= Required work =
Copy word for word everything in the column on Trump and immigration from "By Chris Jennewein" down to "to main ring.".

= Extract =

▼▼▼

By Chris Jennewein
Donald Trump doesn’t get it about immigration.
Oh, he certainly understands the impact of his offensive, anti-Mexican comments on the dwindling Republican base. Pat Buchanan, Ann Coulter, Ted Cruz and many Fox News viewers are cheering. Trump’s racist remarks may have elevated his Presidential chances from side show to main ring.
But Trump — and many others — get it wrong about immigration.
In the speech launching his campaign last month, he told a cheering audience, “When Mexico sends its people, they’re not sending their best….They’re sending people that have lots of problems, and they’re bringing those problems with us.”
What Trump doesn’t understand is the power of immigration isn’t in attracting the “best,” but in attracting people who have no opportunity elsewhere and will do everything possible to succeed in America. What has made America great is that we take everyone — what Emma Lazurus called, in the poem inscribed on the base of the Statue of Liberty, “…your tired, your poor, your huddled masses yearning to breathe free, the wretched refuse of your teeming shore…”

▲▲▲

Collection entries

▼▼▼

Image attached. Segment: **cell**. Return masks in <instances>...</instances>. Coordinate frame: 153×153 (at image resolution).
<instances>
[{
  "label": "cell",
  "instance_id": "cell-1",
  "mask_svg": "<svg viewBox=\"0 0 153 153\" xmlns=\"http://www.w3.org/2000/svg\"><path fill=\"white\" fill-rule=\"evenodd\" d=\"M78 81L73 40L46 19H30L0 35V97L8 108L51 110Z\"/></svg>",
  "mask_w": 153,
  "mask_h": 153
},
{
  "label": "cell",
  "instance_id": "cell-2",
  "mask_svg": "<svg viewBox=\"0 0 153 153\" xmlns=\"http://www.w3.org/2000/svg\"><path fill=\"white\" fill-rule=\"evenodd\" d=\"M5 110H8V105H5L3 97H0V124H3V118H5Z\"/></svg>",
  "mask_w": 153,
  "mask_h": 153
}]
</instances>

▲▲▲

= Written answer =
By Chris Jennewein
Donald Trump doesn’t get it about immigration.
Oh, he certainly understands the impact of his offensive, anti-Mexican comments on the dwindling Republican base. Pat Buchanan, Ann Coulter, Ted Cruz and many Fox News viewers are cheering. Trump’s racist remarks may have elevated his Presidential chances from side show to main ring.